There’s a scene in the movie Goodfellas where Ray Liotta’s character, Henry Hill, takes his new girlfriend out to the Copacabana for the first time. As he passes the long line to get in, several people greet him by name. He knows the doormen, the kitchen staff, the Maître d’, and the group at the next table sends drinks their way. Henry’s new lady is blown away—impressed and smitten.
Henry Hill’s journey through the Copacabana is not unlike what we are seeing in social networking circles. In the business world, it has long been assumed that the bigger the rolodex, the bigger the business. What social networks have done is put that Rolodex on display for the world to see. Whether on Twitter, Facebook or LinkedIn, the lust for a larger network is larger than ever. But at what cost?

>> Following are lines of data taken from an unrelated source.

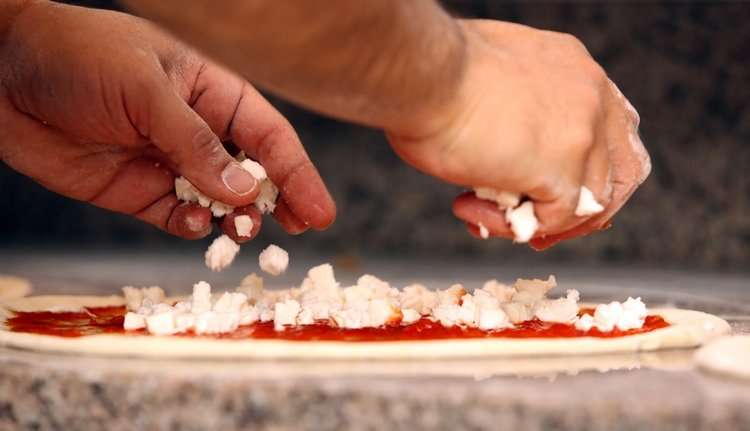 CORSI GRATUITI PER AIUTO CUOCO, PIZZAIOLO E CAMERIERE A ROMA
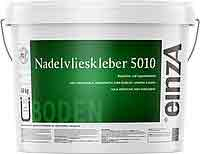 einzA Nadelvlieskleber 5010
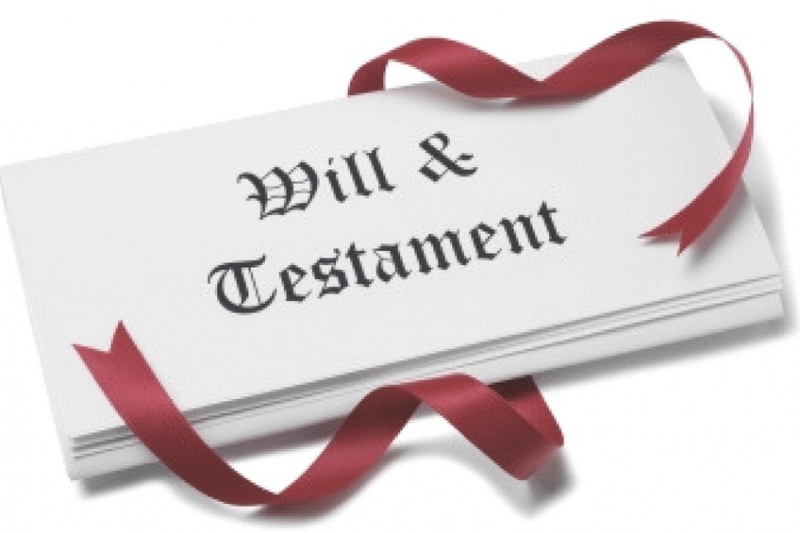 legal-wills-leading-family-divorce-solisitors-sydney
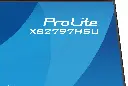 iiyama_XB2797HSU-B1_INT_9.webp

I’ve talked to numerous people who reminisce about the days of Twitter when their followers hovered around 200. They were engaged, responding to interesting comments, learning interesting new strategies and tactics in and outside of their industry and attending Tweetups with familiar faces. Now “blessed” with thousands of followers, the Twitter experience is noisier and more impersonal. The very conversational nature that made Twitter so attractive in its nascent stages has been compromised, and the conversation has become a broadcast.
Similarly, Facebook users are now inundated with updates from the hyperactive members of their network and miss key announcements like the birth of a friend’s child or a close former colleague who ended up selling his business.
It’s easy to get wide-eyed looking for more friends, contacts and followers because you’re watching the needle move a little higher each time you promote your brand, product or service in these channels. It might just be the only truly quantifiable piece of your social media strategy, so it’s easy to justify. However, abandoning the exchange of the ideas, input and concerns (the very things that enhance your product and strengthen your brand) is a short-sighted approach.
A suite of filtering tools and features helps reduce the noise and the lack of focus that accompanies growth in social networks. As these tools mature, it’s important that people and businesses identify not only who they’re engaging—but how. Don’t abandon your roots just because you’ve grown into a social media hotshot. Listen, respond and deliver value.
Watch closely, Henry Hill’s trip through the Copacabana involved quite a few twenty dollar handshakes.